2000 Tax Help Archives  

Publication 970 2000 Tax Year

How Is the Credit Figured?

This is archived information that pertains only to the 2000 Tax Year. If you
are looking for information for the current tax year, go to the Tax Prep Help Area.

The amount of the Hope credit is the sum of:

  1. 100% of the first $1,000 of qualified tuition and related expenses you paid for each eligible student, and
  2. 50% of the next $1,000 of qualified tuition and related expenses you paid for each eligible student.

The maximum amount of Hope credit you can claim in 2000 is $1,500 times the number of eligible students. You can claim the full $1,500 for each eligible student for whom you paid at least $2,000 of qualified expenses. However, the credit may be reduced based on your modified adjusted gross income. See Does Income Affect the Amount of the Credit, later.

Example. Jon and Karen are married and file a joint tax return. For 2000, they claim an exemption for their dependent daughter on their tax return. Their modified adjusted gross income is $70,000. Their daughter is in her sophomore (second) year of studies at the local university. Jon and Karen pay qualified tuition and related expenses of $4,300 in 2000.

Jon and Karen, their daughter, and the local university meet all of the requirements for the Hope credit. Jon and Karen can claim a $1,500 Hope credit in 2000. This is 100% of the first $1,000 of qualified tuition and related expenses, plus 50% of the next $1,000.

Does Income Affect the Amount of the Credit?

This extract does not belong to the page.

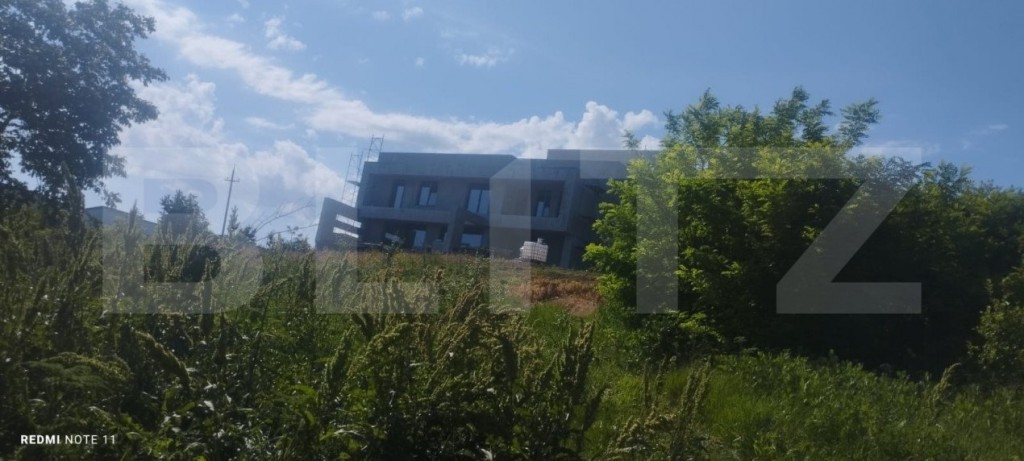 Teren generos de 1500 mp, intravilan, zona Miroslava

The amount of your Hope credit is phased out (gradually reduced) if your modified adjusted gross income is between $40,000 and $50,000 ($80,000 and $100,000 if you file a joint return). You cannot claim a Hope credit if your modified adjusted gross income is $50,000 or more ($100,000 or more if you file a joint return).

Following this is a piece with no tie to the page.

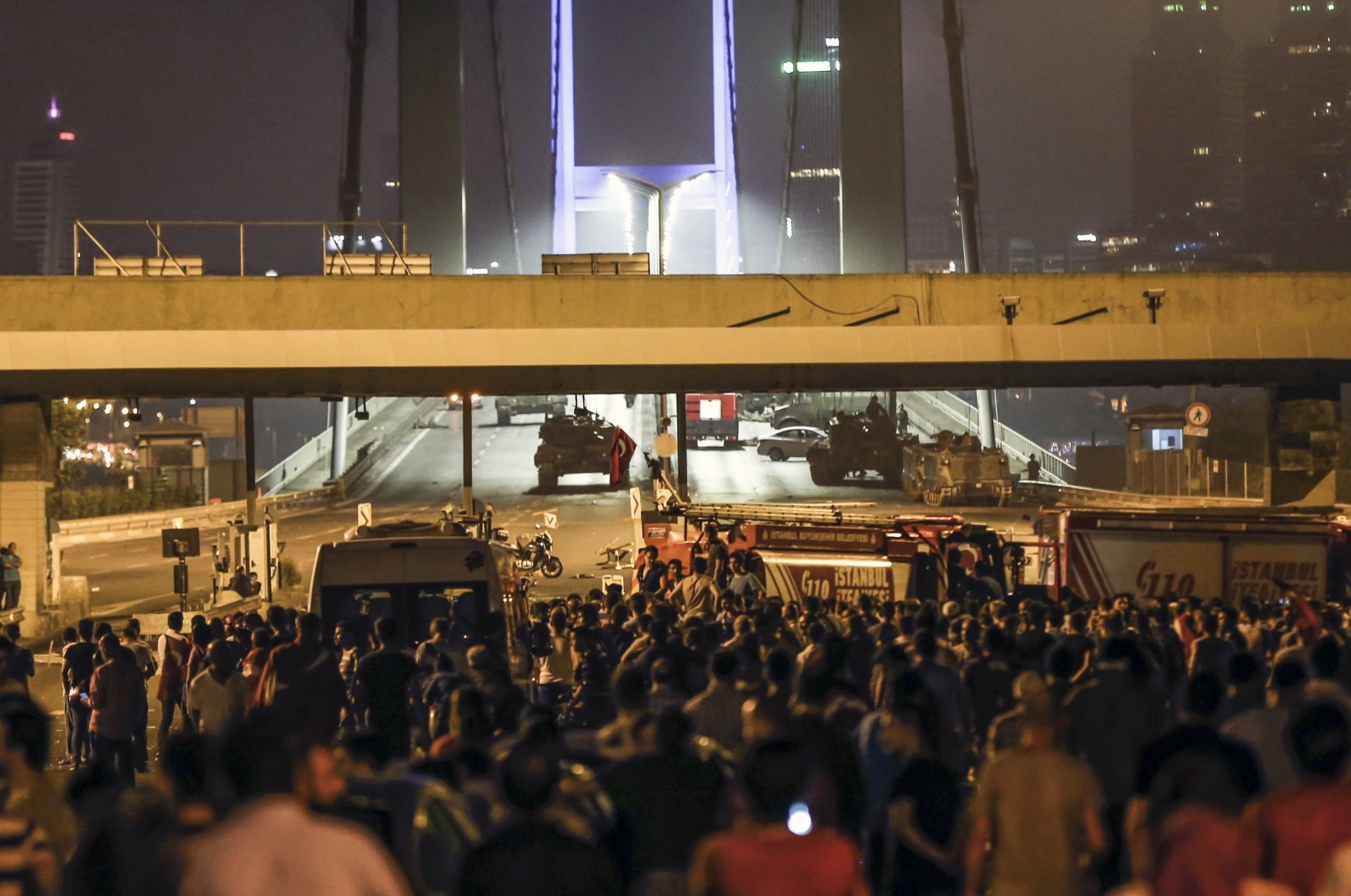 People confront the Gülenist Terror Group's (FETÖ) putschist soldiers taking over the Bosporus Bridge in Istanbul, Turkey, July 15, 2016. (AA PHOTO)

Modified adjusted gross income. For most taxpayers, modified adjusted gross income will be their adjusted gross income (AGI) as figured on their federal income tax return. On Form 1040, AGI is line 33. On Form 1040A, AGI is line 19. However, you must modify your AGI if you excluded income earned abroad or from certain U.S. territories or possessions. If this applies to you, increase your AGI by the following amounts you excluded from your income.

  1. Foreign earned income of U.S. citizens or residents living abroad.
  2. Housing costs of U.S. citizens or residents living abroad.
  3. Income from sources within Puerto Rico, Guam, American Samoa, or the Northern Mariana Islands.

How the phaseout works. The phaseout (reduction) works on a sliding scale. The higher your modified adjusted gross income, the more your credit is reduced. The phaseout, if any, is figured when you complete Part III of Form 8863.